Traction in John Lewis turnaround sees Partner bonus return

Robyn Duffy, Consumer Markets Senior Analyst at RSM UK, comments on John Lewis’s full-year results: “As promised at the half-year stage, John Lewis delivered full-year profit growth for FY26. Another year of profitability suggests the Partnership’s multi-year turnaround strategy is gaining traction for the partner-owned retailer. This has allowed the business to bring back its much lauded Partner bonus of 2% - equivalent to an extra week’s full pay.

“Regulatory costs weighed heavily on the cost base in the first half of the year along with a higher promotional mix as consumers spent cautiously around the lead up to the Budget, impacting the run up to Christmas. However, despite this, the second half of the year was still stronger when compared to H1 and helped to bring full year earnings firmly back into the black.

“Strategically, the Partnership remains focused on its core retail brands, John Lewis and Waitrose, where significant investment is underway. This focus was reinforced by its decision to withdraw from its Build to Rent property venture, citing a shift in economic conditions. Instead, the business is moving towards a more asset-light model, investing in John Lewis Money to support its retail proposition.

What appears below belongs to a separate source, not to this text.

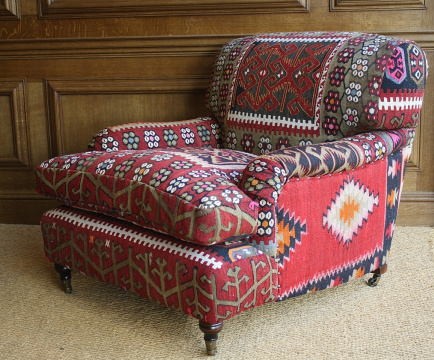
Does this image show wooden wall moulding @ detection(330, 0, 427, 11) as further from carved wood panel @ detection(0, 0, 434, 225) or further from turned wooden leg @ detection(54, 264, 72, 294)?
turned wooden leg @ detection(54, 264, 72, 294)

“As volatility returns, John Lewis needs to remain agile. If tensions in the Middle East persist, the impact could be felt across consumer confidence in the near term and inflation further down the line, potentially intensifying cost-of-living pressures. Over the longer term, the Middle East’s role in global fertiliser production – around a quarter of supply – could also have implications for grocery costs, particularly given Waitrose remains a key growth driver. For now, the situation remains fluid, but a prolonged conflict could reinforce the need to lean on its ‘Never Knowingly Undersold’ credentials, while keeping its food proposition relevant to budget-conscious consumers.”